This month’s visiting teaching message focuses on how we can become instruments in the Lord’s hands by practicing holiness. Today, I would like to examine what, exactly, holiness is.
The bible dictionary notes that holy items were those “set apart for a sacred purpose.” The same can be said for people. Like many items in the temple, we, too, have a sacred purpose – to do His work and to return to Him. We were sent here to be tested. We have a choice of whether to be common and worldly, or to be different, to be set apart. The bible dictionary also notes that the word holy “came to refer to moral character.” Thus, holiness refers to our character, to how we conduct ourselves in righteousness.
President Faust notes that “holiness is the strength of the soul.” I like that phrase, because, well, sometimes I feel quite weak. I like to have strong things around me, and I like to have strong attributes – or, at least, to strive for them. To have that sort of strength, however, means that we must be willing to stand up, to bear burdens, and to serve the Lord. We must not faint in making the right choices, and we must not shrink from the path of righteousness.
In Leviticus, the Lord provides the Law of Holiness, a ceremonial attempt to secure a holiness of character. In this way, the Lord tried to teach through obedience to His laws. But this attempt failed, like so many of the Mosaic laws, because of the difficulty in resolving the letter of the law with the spirit of the law. The Jewish people got caught up in following the exactness and missed the point; they focused so hard on individual trees that they could not recognize the great forest at their disposal.

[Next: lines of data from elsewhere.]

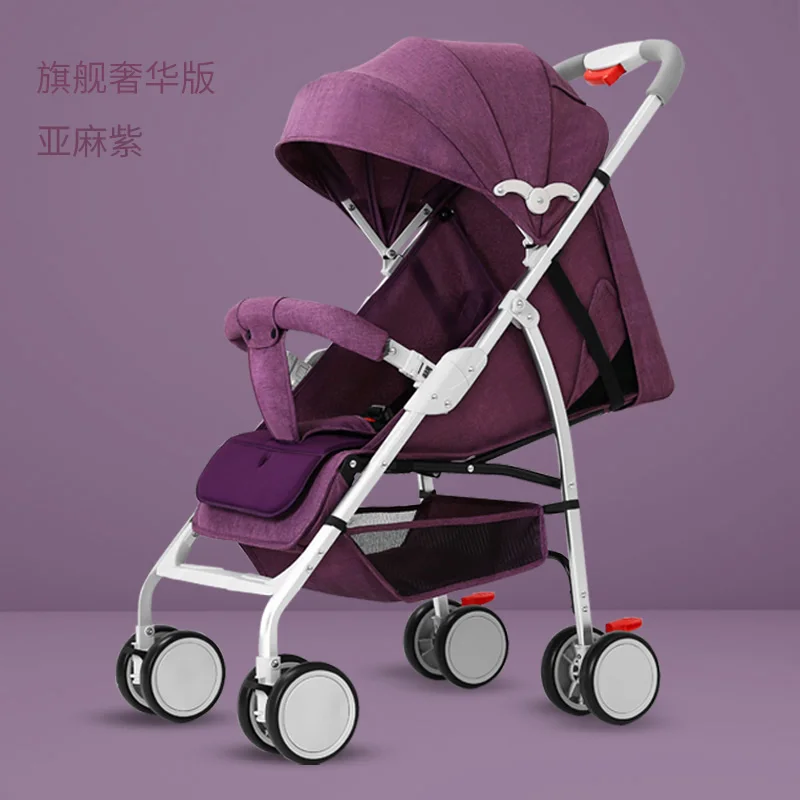 4,6 кг Ультра-светильник, переносная коляска, может лежать, детский зонт, коляска, складной амортизатор, детская коляска - Цвет: purple A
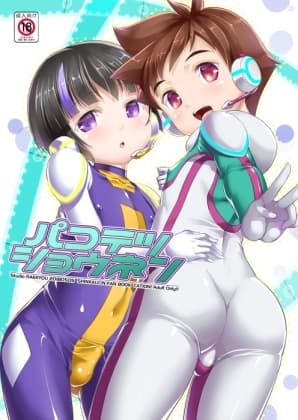 パコテツショウネン 配信版 cover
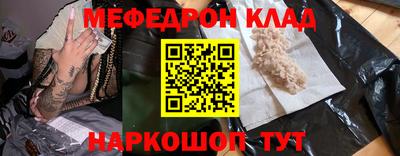 кристаллы Балаково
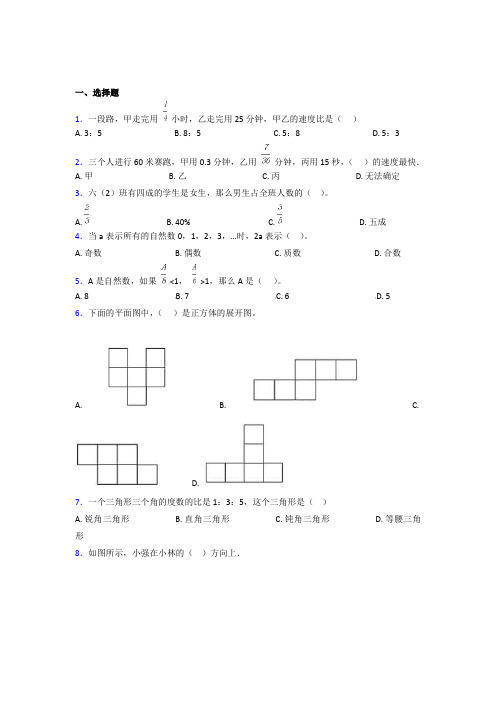 (五套试卷)【西师大版】小学数学小升初试题带答案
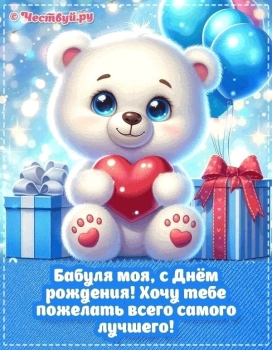 С днем рождения, наша радость! 😊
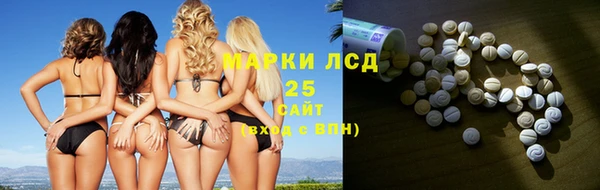 скорость mdpv Алексеевка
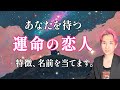 出会ってる？🔮あなたの運命の恋人👤特徴、イニシャル、全部占いました【男心タロット、細密リーディング、個人鑑定級に当たる占い】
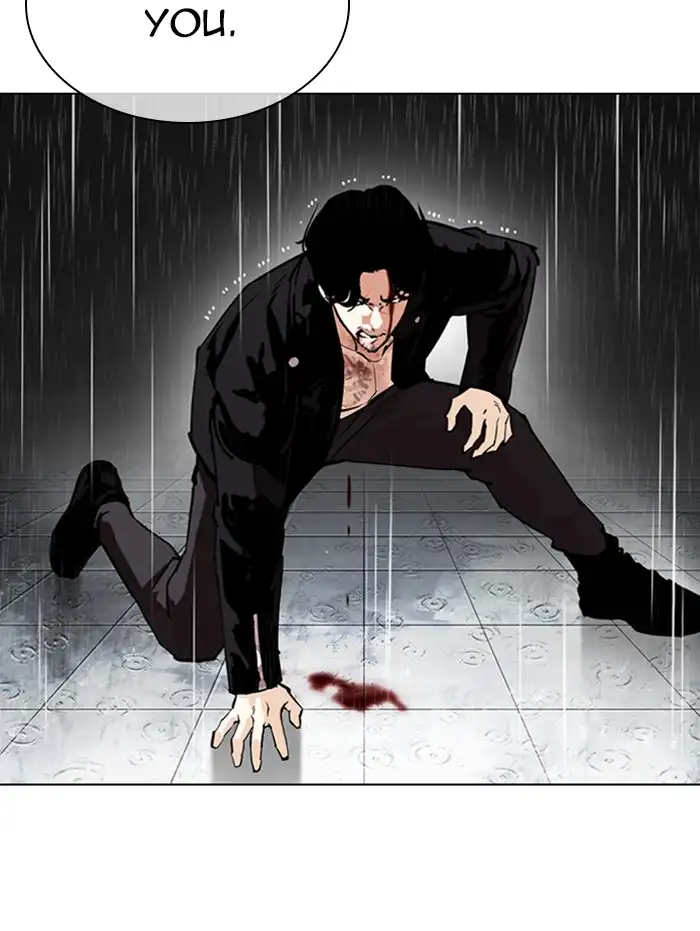 Lookism Chapter 338 - Page 72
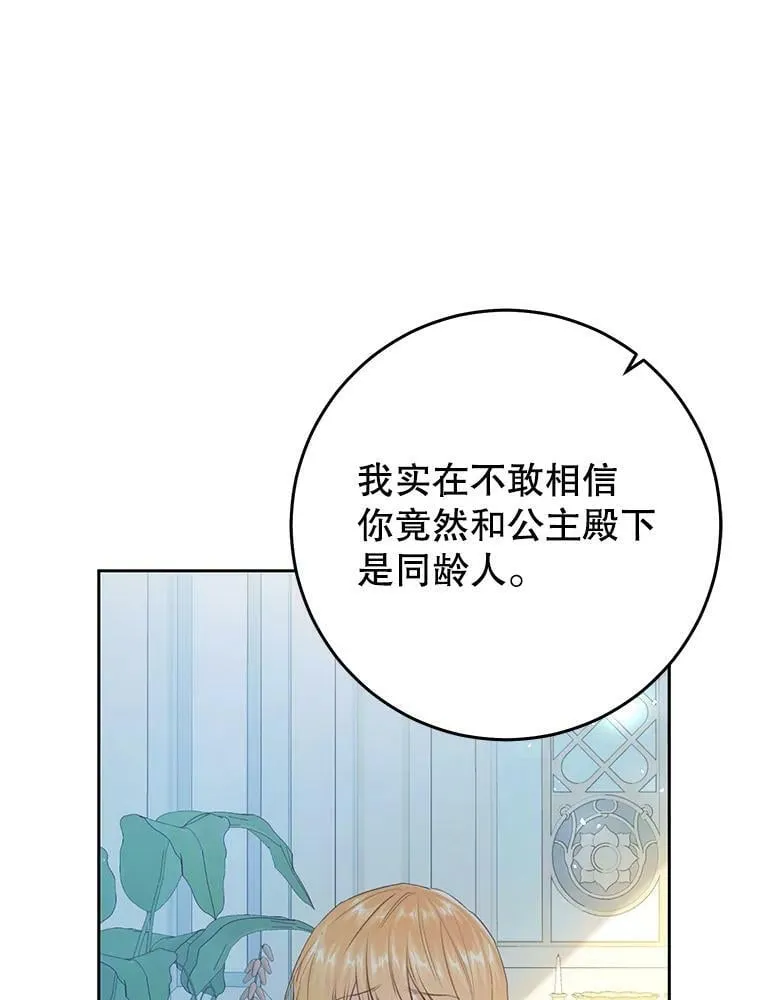 54.偶遇皇子 第27页
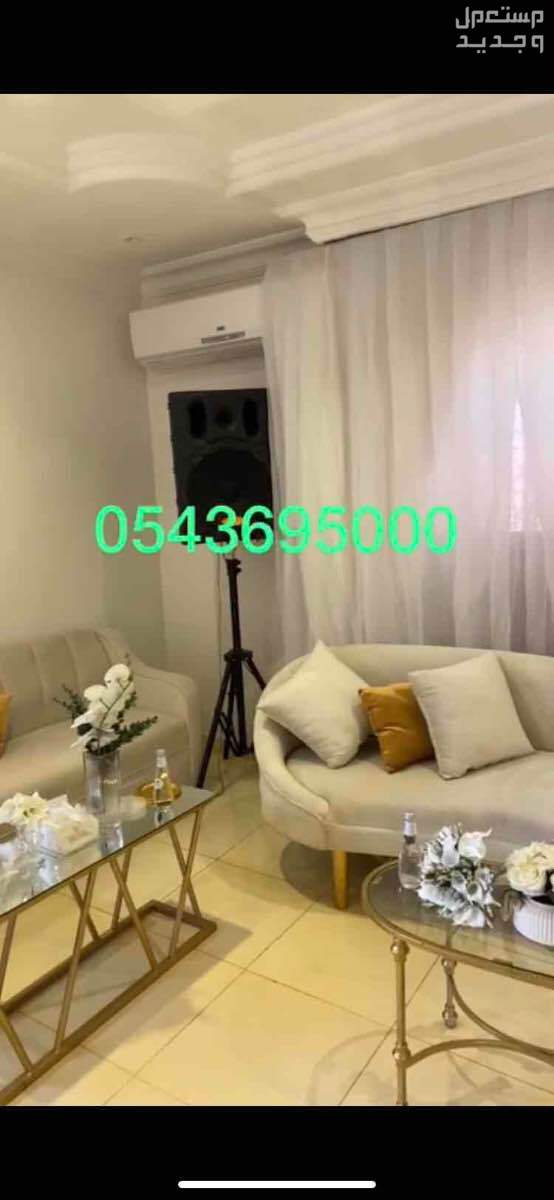 تاجير السماعات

Have you ever been so caught up in the exactness of your callings or your duties that you missed opportunities to serve? Too often, we see it in our quorums and societies, people looking at numbers instead of people. We ask, why aren’t we at 100% in our home or visiting teaching, instead of asking, why didn’t this sister or family get served? We are occasionally guilty of following the letter of the law rather than the spirit.
According to President Faust, holiness comes from both faith and obedience; having one attribute alone is not enough. The Israleites sought only obedience and missed the faith. Yet faith alone cannot make us holy; we must act. We must trust in the Lord, and we must be obedient to His commands and to His actions. We must serve Him with all of our heart. Then, President Faust tells us, our hearts will be purged from the profane and the worldly.
We can become holy as we serve the Lord. As we turn towards him, as we follow His commandments in faith, we purge our hearts of the worldly desires that occasionally enter in and become more like Him: holy.